Повернувшись к простенку, Наташа прочитала их "брачный контракт": дата и подписи с согнутыми завитками, как росчерки членов правления банка на кредитных бумажках. Ниже еще написано что-то. Приподнявшись на локте, прочитала: "Люблю. Николай". Когда же он успел это написать? Благодарное чувство, тихая радость наполнили все ее существо.
Но невозможно нежиться дольше. Тетя теперь не разожжет самовар, не накроет на стол. Бездумные воскресенья в прошлом. Чайник, по-видимому, уже вскипятила сестра: стучит крышка, и через двери просачивается чад керосинки. Слышен мужской голос: "Стюдень что-то не застыл. Мало положили костей".
За хлебом можно сбегать, булочная недалеко; огурцы и колбаса остались от вчерашнего "пира". Если еще раздобыть у тети яиц - и вовсе хорошо. Наташа составила план действий. Первое утро должно быть приятным и легким.
Вначале под "Люблю. Николай" надо приписать "И я очень, очень!

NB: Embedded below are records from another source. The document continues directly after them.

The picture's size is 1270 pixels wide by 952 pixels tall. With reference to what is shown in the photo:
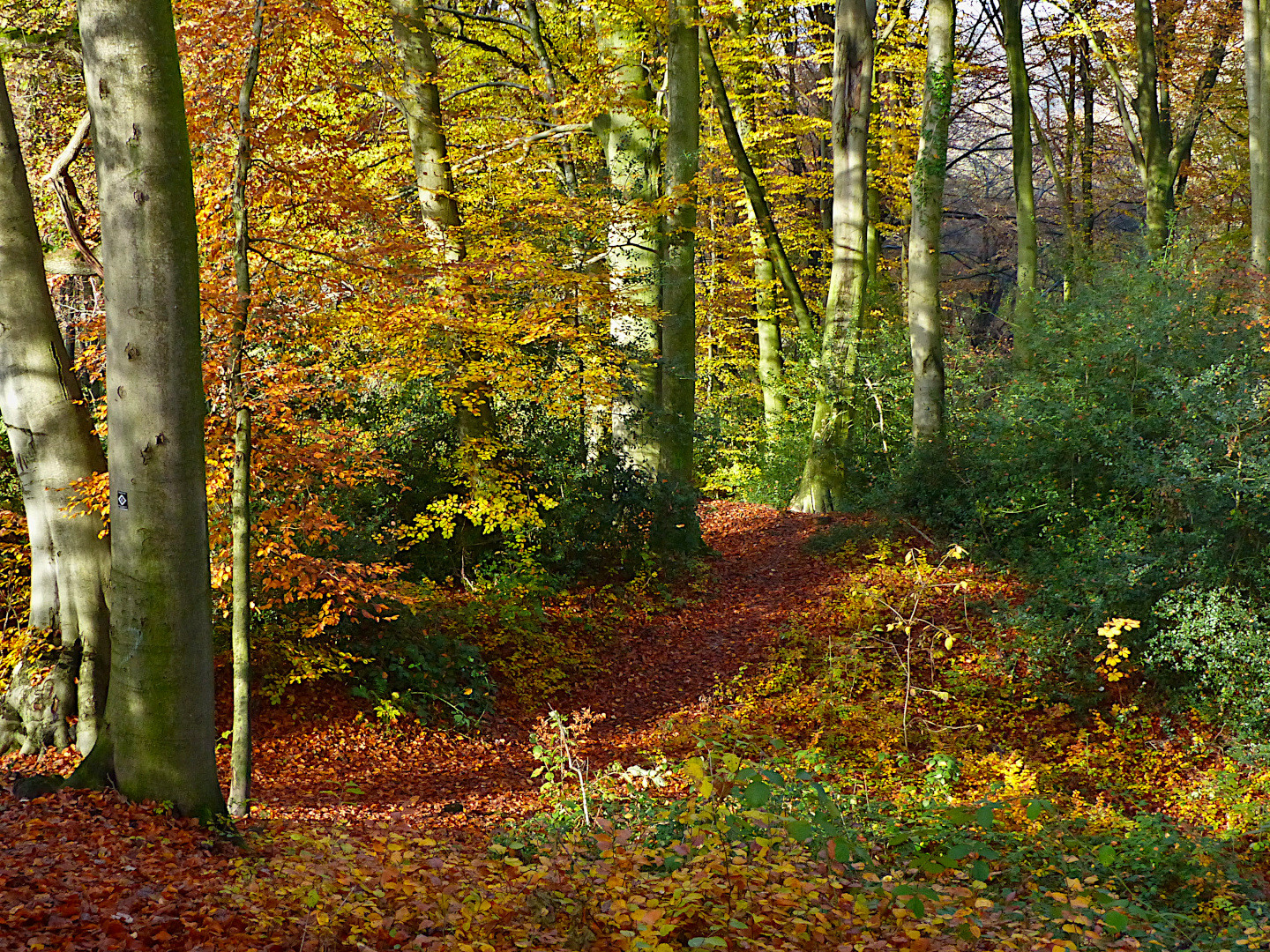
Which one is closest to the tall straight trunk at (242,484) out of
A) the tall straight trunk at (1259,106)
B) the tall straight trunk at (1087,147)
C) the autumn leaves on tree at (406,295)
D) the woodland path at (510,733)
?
the autumn leaves on tree at (406,295)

Наташа". А потом браться за все остальное. Только бы, вставая, не потревожить его. Нужно упереться вот сюда руками и... спрыгнуть на коврик.
Пятки коснулись голого пола. Коврик исчез. Куда? Накинуть что-нибудь на себя дело секунд. Сначала - к сестре.
- Коврик? - Сестра подняла на нее добрые встревоженные глаза. - Тетка зашла к вам в комнату, свернула коврик и унесла. Это ее коврик?
- Ее... - Наташа не скрывала своего отчаяния. - Она же обещала... Хотя бы неделю подождала... Мне так стыдно перед Колей... Коврик - наша мечта. Я обещала...
Она с огорчением повторяла одно и то же. Ей было обидно и горько, хотелось реветь...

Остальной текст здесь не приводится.